廉価版とするにはコストダウンの要素が無くて、廉価版と呼べないような仕様になっている訳で、このレンズにF2にするための絞りリングが付加されています。絞りリングの付加だけでコストアップになるのですが、価格は廉価版と呼ばれる通り安い設定になっています。これだけの事を知っても何でこの様な事をするのか、少し不思議になります。
当時は輸出品にもかなり力を入れていましたので、このスーパータクマー55mmF2と合せるコストダウンされたカメラが存在します。それがペンタックスSP500で、シャッター・スピードが1/500秒までになっていますから、カメラの方でコストダウンを行ったという感じです。レンズ単体で販売はおそらくされていないと思われ、主に海外輸出用として販売されていました。
一部は国内でも販売されていましたので、国内用と輸出用の区別をつける必要があったと思われます。この時に刻印の色を少し変えて販売したのがこの黄文字のタクマーで、国内向けレンズはほんの少ししか生産されていないと思われるのですが、白文字のタクマーも存在するという感じです。カメラ屋さんの中古品棚にも滅多に並ばないSP500ですが、輸出されたカメラの数もあまり多くなかったように感じています。
オリジナルがスーパータクマー55㎜F1.8ですので、写りの雰囲気もオリジナルと全く同じです。普通はワン・クリック分くらい絞り込んで解像感を出しますから、撮影した結果は全く同じと言う事になります。何かと面白味に欠けるレンズなのですが、タクマー好きとすれば手元に置いておきたいレンズでも有りますから、無事コンプリート出来て良かったという満足感しか有りません。
持っていても、持っていなくてもあまり変わらないレンズですが、ワン・クリック分絞り込みますので、当然ながら解像感は向上します。つまり絞り解放でもあまり画像がふにゃふにゃにならない利点を持っていると言う事になります。このメリットは夜の飲み会などの記念写真で威力を発揮しそうで、写真を始めた方が、悔しい思いをしないように配慮していると言う事になります、
昨年は緊急入院をしてしまいましたが、周囲のケヤキや桜の木もすっかり落葉してしまって、物寂しげな雰囲気を醸し出しています。被写体がなかなか見つからないときは標準レンズが便利で、広角雰囲気や望遠雰囲気にもなりますから、見つけた被写体をすぐに撮影できるオール・ラウンド的な使い勝手が魅力です。

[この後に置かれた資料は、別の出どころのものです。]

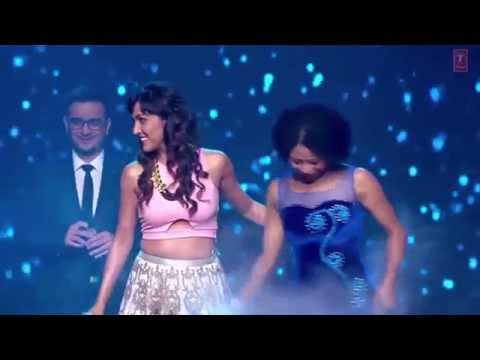 Manwa Laage - Neeti Mohan Live performance in Happy new year music launch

入院前の一時期は小春日和の雰囲気になりました。ぽかぽかと暖かくて撮影行も少し遠出がしたくなります。しかし、紅葉が過ぎてしまった感じで殺伐とした雰囲気になっています。久しぶりに持ち歩く55mmF2タクマーでしたが、絞り解放で少し被写界深度が深くなっていますから、撮影がサクサク進みます。久しぶりの暖かい日の光を堪能した1日になりました。
それでは、昨年暮れに撮影した写真から掲載します。
PENTAX K-1 Super Takumar 55mmF2
撮影データ:1/4000sec F2.8 ISO200
長く緑の葉をつけていた蝋梅の木も、雪が降るようになると紅葉して葉を散らせます。今年は裏年の雰囲気が漂う蝋梅ですが、それでもしっかりとつぼみをつけていますので、今後に期待というところです。昨年は落雪で枝が折れてしまい、少し寂しい雰囲気になっています。